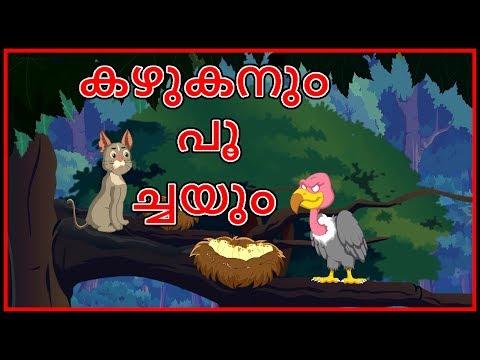 കഴുകൻ, പൂച്ച   A Blind Vulture   Moral Stories For Kids   Malayalam Cartoon For Children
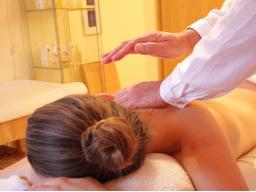 Webinar: Energetische Thorax-Massage - Einzelsitzung
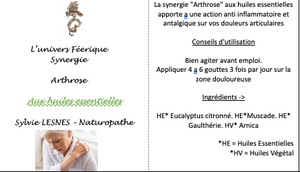 "Synergie ""Arthrose""10 ml"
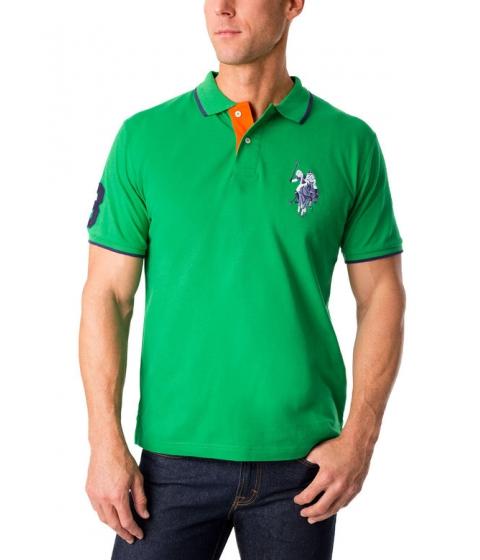 Imbracaminte Barbati US Polo Assn Tonal Logo Polo Shirt COURT GREEN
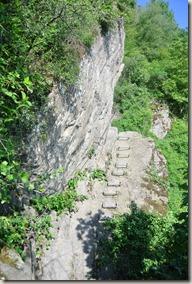 Traumschleife Mittelrhein Klettersteig - jetzt wird es knifflig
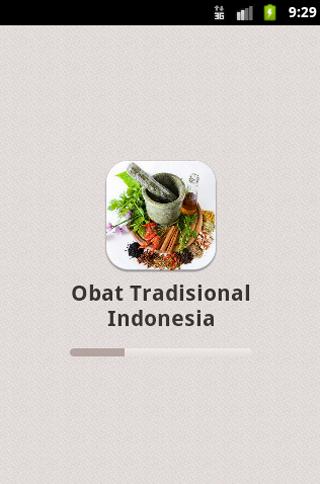 Obat Tradisional Indonesia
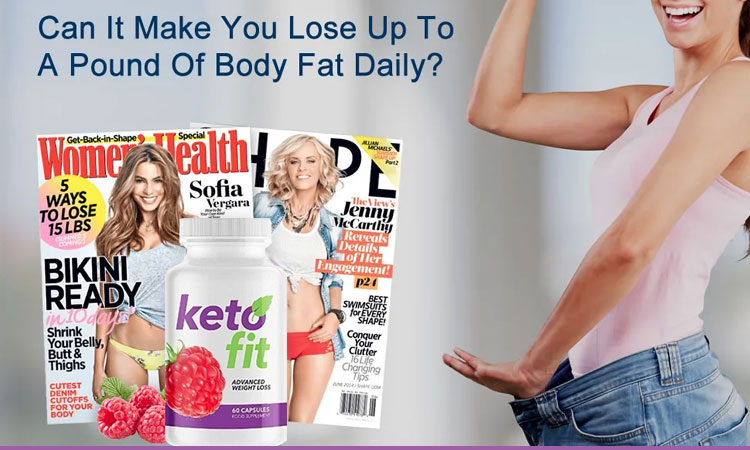 Keto Fit weight loss pills review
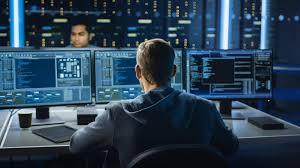Nuevo lanzamiento de un producto de seguro cibernético específico para el sector marítimo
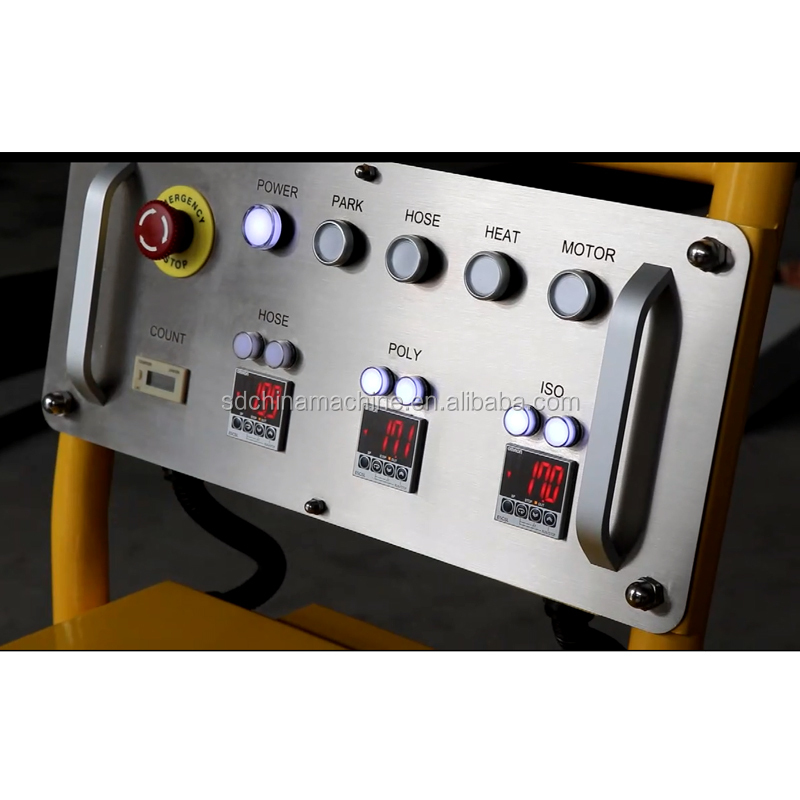 Гидравлическая полиуретановая изоляционная машина/установка/оборудование для продажи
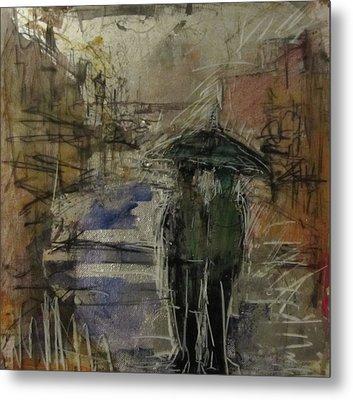 West End Rain Metal Print by Debbie Clarke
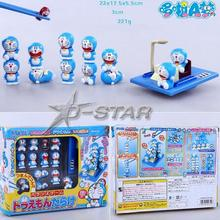 "New ""Doraemon full"" Pick Piled Balance Game Chopsticks Practice Decoration Figure Collection Model Toy"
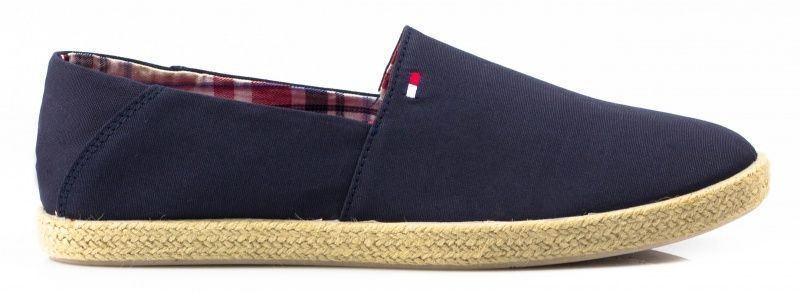 Cлипоны для мужчин Tommy Hilfiger TE534 цена обуви, 2017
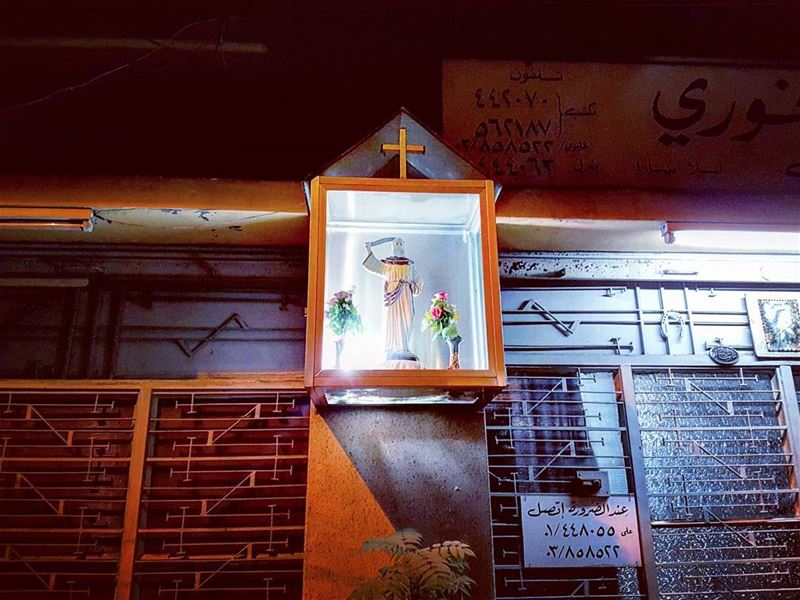 Alto Mar  saintly  behaviour  nocturnal  citylife  streetlife  nightlife ... (Beirut, Lebanon)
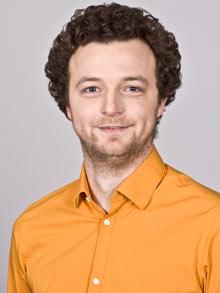 Jona Hölderle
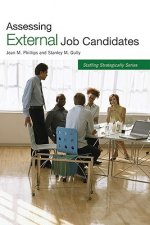 Assessing External Job Candidates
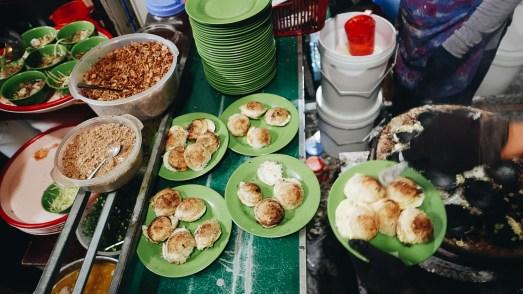 eric kim street photography vietnam - saigon - street photography - lumix-8770564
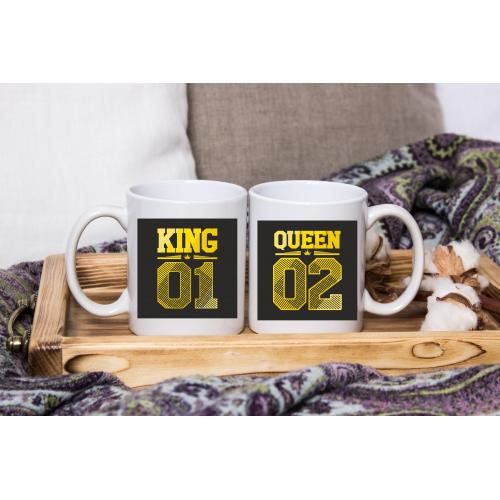 Kubek z nadrukiem 2 sztuki King&Queen Yellow/black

-------

# DESCRIPTION OF THE TASK
Reproduce the lines above exactly, please, but not the pictures in them.

# SOLUTION TO THE EXERCISE
 കഴുകൻ, പൂച്ച   A Blind Vulture   Moral Stories For Kids   Malayalam Cartoon For Children
 Webinar: Energetische Thorax-Massage - Einzelsitzung
 "Synergie ""Arthrose""10 ml"
 Imbracaminte Barbati US Polo Assn Tonal Logo Polo Shirt COURT GREEN
 Traumschleife Mittelrhein Klettersteig - jetzt wird es knifflig
 Obat Tradisional Indonesia
 Keto Fit weight loss pills review
Nuevo lanzamiento de un producto de seguro cibernético específico para el sector marítimo
 Гидравлическая полиуретановая изоляционная машина/установка/оборудование для продажи
 West End Rain Metal Print by Debbie Clarke
 "New ""Doraemon full"" Pick Piled Balance Game Chopsticks Practice Decoration Figure Collection Model Toy"
 Cлипоны для мужчин Tommy Hilfiger TE534 цена обуви, 2017
 Alto Mar  saintly  behaviour  nocturnal  citylife  streetlife  nightlife ... (Beirut, Lebanon)
 Jona Hölderle
 Assessing External Job Candidates
 eric kim street photography vietnam - saigon - street photography - lumix-8770564
 Kubek z nadrukiem 2 sztuki King&Queen Yellow/black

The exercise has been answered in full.